Arbeitsaufträge:
1: Bei wem melden sich laut Textauszug viele Flüchtlinge und Emigranten?
2: Schreibe aus dem Textauszug den Abschnitt ab, beginnend mit „Viele Flüchtlinge und“ und fortlaufend bis einschließlich „Wochen, manche jahrelang.“.

Zurückgelassen: die Familie. Zurückgelassen viele Freunde (im Gefängnis, in den Konzentrationslagern). Sie kommen über die Schweizer Grenze mit der Angst vor den Behörden, die unter dem Druck der Nationalsozialisten stehen. Viele geflohene Hitlergegner haben sie verhaftet und an die Grenze gestellt. Viele haben sie ausgeliefert in die Hand der Mörder.

Die Schweiz als Asylland: reserviert für jene, die keine politischen Schwierigkeiten bringen.

Viele Flüchtlinge und Emigranten wissen es. Sie melden sich bei den Hilfswerken und bei den Kirchen. Um der Abschiebung zu entgehen, werden viele bei Gesinnungsfreunden versteckt – oft für Wochen, manche jahrelang.

Gezeigtes Material:
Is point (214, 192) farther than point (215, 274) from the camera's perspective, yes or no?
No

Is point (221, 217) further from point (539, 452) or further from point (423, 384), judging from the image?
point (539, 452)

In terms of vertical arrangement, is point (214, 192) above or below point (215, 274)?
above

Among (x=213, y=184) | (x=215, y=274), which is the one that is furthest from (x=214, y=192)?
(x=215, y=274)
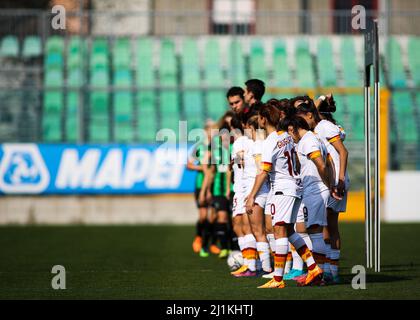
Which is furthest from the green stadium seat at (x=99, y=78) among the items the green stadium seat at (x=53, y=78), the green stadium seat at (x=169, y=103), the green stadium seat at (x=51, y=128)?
the green stadium seat at (x=169, y=103)

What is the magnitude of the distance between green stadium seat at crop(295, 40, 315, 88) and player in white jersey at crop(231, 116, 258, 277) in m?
13.4

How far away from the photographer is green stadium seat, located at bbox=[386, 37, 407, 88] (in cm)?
2667

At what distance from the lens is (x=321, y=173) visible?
11312 millimetres

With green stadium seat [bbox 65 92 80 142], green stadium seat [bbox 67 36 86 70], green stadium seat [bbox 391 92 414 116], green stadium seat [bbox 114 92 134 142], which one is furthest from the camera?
green stadium seat [bbox 67 36 86 70]

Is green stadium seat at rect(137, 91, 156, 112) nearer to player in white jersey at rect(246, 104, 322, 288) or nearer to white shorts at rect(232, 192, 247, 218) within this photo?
white shorts at rect(232, 192, 247, 218)

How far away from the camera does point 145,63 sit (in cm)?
2742

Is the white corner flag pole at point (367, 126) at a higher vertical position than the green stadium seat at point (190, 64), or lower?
lower

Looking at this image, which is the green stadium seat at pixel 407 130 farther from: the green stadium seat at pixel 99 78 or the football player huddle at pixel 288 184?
the football player huddle at pixel 288 184

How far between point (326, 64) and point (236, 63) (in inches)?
101

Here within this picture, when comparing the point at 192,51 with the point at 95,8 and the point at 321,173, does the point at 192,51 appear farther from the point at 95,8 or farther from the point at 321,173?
the point at 321,173

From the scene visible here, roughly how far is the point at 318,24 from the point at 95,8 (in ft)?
23.7

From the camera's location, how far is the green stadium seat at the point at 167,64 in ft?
88.0

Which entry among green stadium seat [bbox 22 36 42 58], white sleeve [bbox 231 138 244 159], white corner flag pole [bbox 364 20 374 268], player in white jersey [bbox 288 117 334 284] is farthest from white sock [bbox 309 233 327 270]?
green stadium seat [bbox 22 36 42 58]

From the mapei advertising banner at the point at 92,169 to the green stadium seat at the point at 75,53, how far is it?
282cm
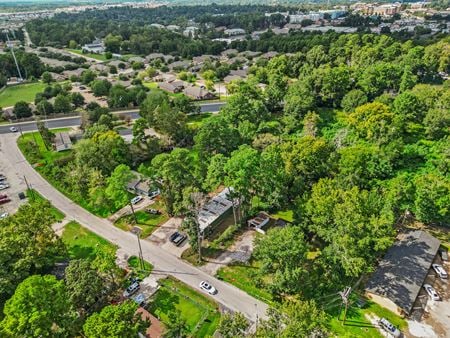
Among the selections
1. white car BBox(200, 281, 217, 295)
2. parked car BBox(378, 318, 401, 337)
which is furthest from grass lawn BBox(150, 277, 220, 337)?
parked car BBox(378, 318, 401, 337)

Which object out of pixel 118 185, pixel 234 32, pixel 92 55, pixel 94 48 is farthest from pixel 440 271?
pixel 234 32

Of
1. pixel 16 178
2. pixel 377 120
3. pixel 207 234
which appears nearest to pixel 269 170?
pixel 207 234

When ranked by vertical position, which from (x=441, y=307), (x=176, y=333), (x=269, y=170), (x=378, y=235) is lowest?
(x=441, y=307)

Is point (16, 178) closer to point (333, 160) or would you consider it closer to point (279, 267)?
point (279, 267)

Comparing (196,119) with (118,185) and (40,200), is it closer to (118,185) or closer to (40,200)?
(118,185)

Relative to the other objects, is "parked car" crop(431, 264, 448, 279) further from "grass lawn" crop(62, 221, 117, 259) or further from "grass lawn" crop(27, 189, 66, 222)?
"grass lawn" crop(27, 189, 66, 222)

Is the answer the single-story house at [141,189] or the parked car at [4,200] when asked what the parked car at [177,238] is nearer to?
the single-story house at [141,189]

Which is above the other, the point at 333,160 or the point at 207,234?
the point at 333,160
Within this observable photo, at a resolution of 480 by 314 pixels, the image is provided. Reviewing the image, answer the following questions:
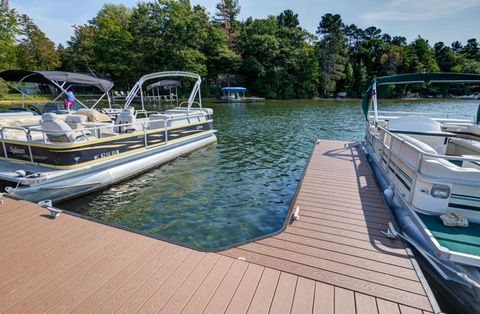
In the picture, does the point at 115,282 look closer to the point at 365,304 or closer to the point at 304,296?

Ergebnisse:
1: Bei den Hilfswerken und bei den Kirchen.

2:
Viele Flüchtlinge und Emigranten wissen es. Sie melden sich bei den Hilfswerken und bei den Kirchen. Um der Abschiebung zu entgehen, werden viele bei Gesinnungsfreunden versteckt – oft für Wochen, manche jahrelang.